Iceberg Native Catalog

SinceVersion dev

Access metadata with the iceberg API. The Hive, REST, Glue and other services can serve as the iceberg catalog.

Using Iceberg Hive Catalog

CREATE CATALOG iceberg PROPERTIES (
'type'='iceberg',
'iceberg.catalog.type'='hms',
'hive.metastore.uris' = 'thrift://172.21.0.1:7004',
'hadoop.username' = 'hive',
'dfs.nameservices'='your-nameservice',
'dfs.ha.namenodes.your-nameservice'='nn1,nn2',
'dfs.namenode.rpc-address.your-nameservice.nn1'='172.21.0.2:4007',
'dfs.namenode.rpc-address.your-nameservice.nn2'='172.21.0.3:4007',
'dfs.client.failover.proxy.provider.your-nameservice'='org.apache.hadoop.hdfs.server.namenode.ha.ConfiguredFailoverProxyProvider'
);

Using Iceberg Glue Catalog

CREATE CATALOG glue PROPERTIES (
"type"="iceberg",
"iceberg.catalog.type" = "glue",
"glue.endpoint" = "https://glue.us-east-1.amazonaws.com",
"warehouse" = "s3://bucket/warehouse",
"AWS_ENDPOINT" = "s3.us-east-1.amazonaws.com",
"AWS_REGION" = "us-east-1",
"AWS_ACCESS_KEY" = "ak",
"AWS_SECRET_KEY" = "sk",
"use_path_style" = "true"
);

glue.endpoint: Glue Endpoint. See AWS Glue endpoints and quotas.

warehouse: Glue Warehouse Location. To determine the root path of the data warehouse in storage.

The other properties can refer to Iceberg Glue Catalog

  • Using Iceberg REST Catalog

RESTful service as the server side. Implementing RESTCatalog interface of iceberg to obtain metadata.

CREATE CATALOG iceberg PROPERTIES (
'type'='iceberg',
'iceberg.catalog.type'='rest',
'uri' = 'http://172.21.0.1:8181',
);

If you want to use S3 storage, the following properties need to be set.

"AWS_ACCESS_KEY" = "ak"
"AWS_SECRET_KEY" = "sk"
"AWS_REGION" = "region-name"
"AWS_ENDPOINT" = "http://endpoint-uri"
"AWS_CREDENTIALS_PROVIDER" = "provider-class-name" // Optional. The default credentials class is based on BasicAWSCredentials.

Column Type Mapping

Same as that in Hive Catalogs. See the relevant section in Hive.

Time Travel

SinceVersion 1.2.2

Doris supports reading the specified Snapshot of Iceberg tables.

Each write operation to an Iceberg table will generate a new Snapshot.
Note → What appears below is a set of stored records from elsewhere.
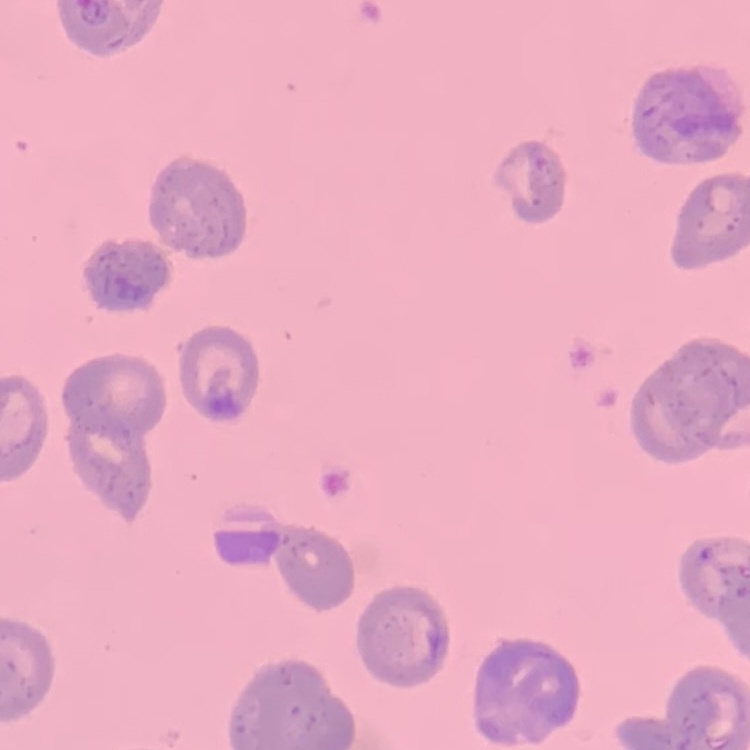

The erythrocytes show no rouleaux formation. One tile cut from a larger photomicrograph. Thin peripheral smear. Field's or Giemsa stain.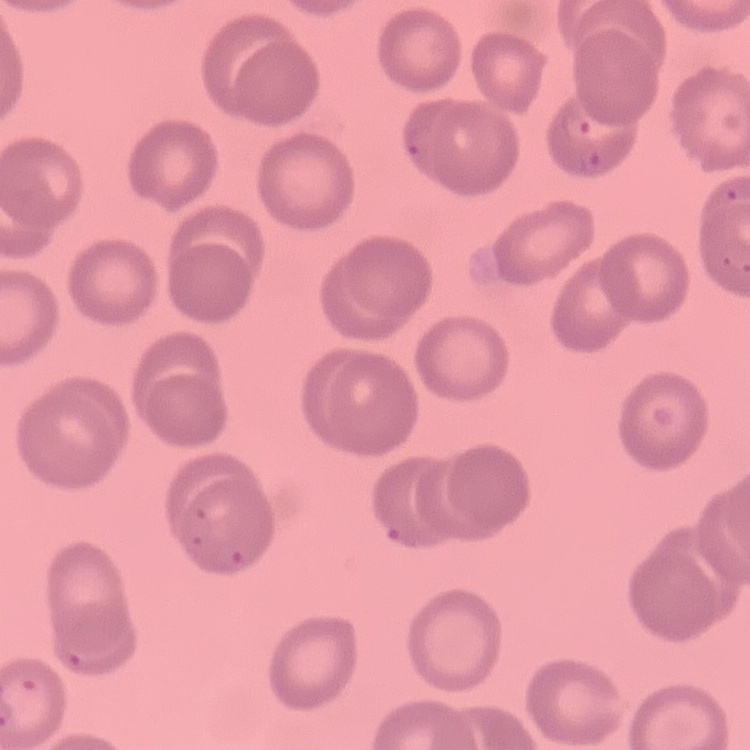

The erythrocytes exhibit no rouleaux formation. Stained with either Field's or Giemsa. One tile cut from a larger photomicrograph. Thin blood smear.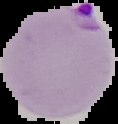

Segmented cell region on a black background. Image is 118×124 pixels. Result: malaria parasites detected. From a thin blood smear.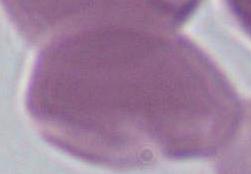
Summary:
  - Modality: photomicrograph
  - Identification: Plasmodium
  - Magnification: 400x or 1000xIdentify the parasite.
By default, a read request will only read the latest Snapshot.

You can read data of historical table versions using the FOR TIME AS OF or FOR VERSION AS OF statements based on the Snapshot ID or the timepoint the Snapshot is generated. For example:

SELECT * FROM iceberg_tbl FOR TIME AS OF "2022-10-07 17:20:37";

SELECT * FROM iceberg_tbl FOR VERSION AS OF 868895038966572;

You can use the iceberg_meta table function to view the Snapshot details of the specified table.